South African Reserve Bank Governor Lesetja Kganyago moved to restore stability in the economy and cement his inflation-fighting credentials by taking more aggressive action to counter the effects of a plummeting currency. Policy makers raised the benchmark interest rate by half a percentage point to 6.75% recently, moving away from a gradual approach of tightening in moves of 25 basis points at a time.
Kganyago and Finance Minister Pravin Gordhan have taken on the task of restoring confidence in an economy hit by a series of policy missteps by President Jacob Zuma last year, plunging commodity prices and the risk of credit-rating downgrades to junk. The rand slumped 15% against the dollar since the last Monetary Policy Committee meeting, threatening the central bank’s 3% to 6% target.
The rand’s slide last year was worsened in December when Zuma unexpectedly fired Finance Minister Nhlanhla Nene and replaced him with little-known lawmaker David van Rooyen. A market backlash that saw the rand plunge to a record low forced Zuma to reverse his decision four days later and appoint Gordhan to a post he had occupied from 2009 to 2014.
The bank “did what was expected and stuck to their mandate, which is to target inflation,” Lullu Krugel, an economist at KPMG LLP in Johannesburg, said by phone. “It could send a statement that they’ve stuck to their guns and are doing what they need to do.”
The rand gained 0.5% against the dollar in Johannesburg after rallying 1.5% on prior.

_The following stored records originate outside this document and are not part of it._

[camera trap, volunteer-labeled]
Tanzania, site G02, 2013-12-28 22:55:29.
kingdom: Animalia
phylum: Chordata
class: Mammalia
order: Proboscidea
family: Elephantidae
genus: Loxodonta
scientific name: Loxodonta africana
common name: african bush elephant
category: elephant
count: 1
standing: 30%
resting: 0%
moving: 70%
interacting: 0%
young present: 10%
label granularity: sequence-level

Yields on the government’s rand-denominated bonds due December 2026 fell 11 basis points to 9.37%. Policy makers have been in a bind since last year as inflation pressures mounted and economic growth slowed. While lower oil prices have helped to limit gains, food prices are rising as the worst drought in more than a century boosts costs. The bank expects inflation, which accelerated to 5.2% in December, to average 6.8 percent this year and remains above its target band until 2017.
The bank lowered its growth forecast for this year to 0.9% from 1.5%. The risk of a recession is mounting; with a 45% chance that gross domestic product (GDP) will contract for two consecutive quarters, according to the median estimate of nine economists surveyed by Bloomberg.